### [EXERCISE INSTRUCTIONS]
Repeat the lines below exactly as written, please, from the line with "Um funcionário aponta" to the line with "Beautiful composition spring", both lines included, and no others.

### [DATA FOR REVIEW]
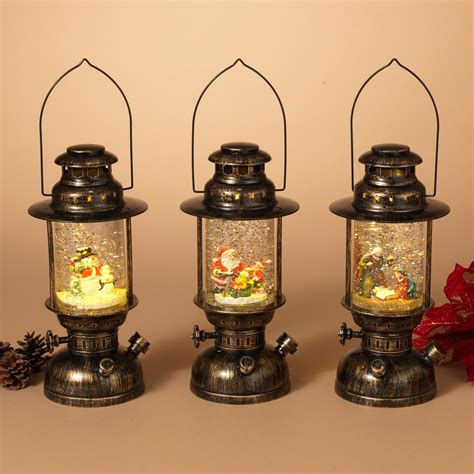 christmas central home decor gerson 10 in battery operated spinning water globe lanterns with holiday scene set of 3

--

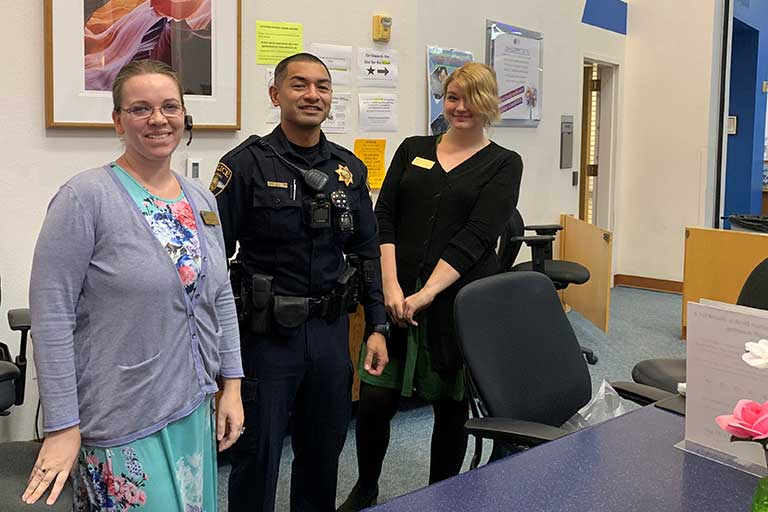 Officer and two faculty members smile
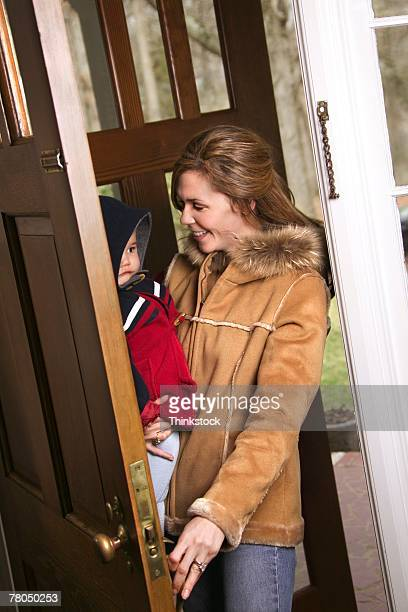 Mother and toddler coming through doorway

...

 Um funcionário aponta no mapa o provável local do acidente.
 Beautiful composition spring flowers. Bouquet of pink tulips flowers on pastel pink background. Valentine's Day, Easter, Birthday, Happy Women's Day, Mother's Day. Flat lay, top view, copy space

### [TASK SOLUTION]
 Um funcionário aponta no mapa o provável local do acidente.
 Beautiful composition spring flowers. Bouquet of pink tulips flowers on pastel pink background. Valentine's Day, Easter, Birthday, Happy Women's Day, Mother's Day. Flat lay, top view, copy space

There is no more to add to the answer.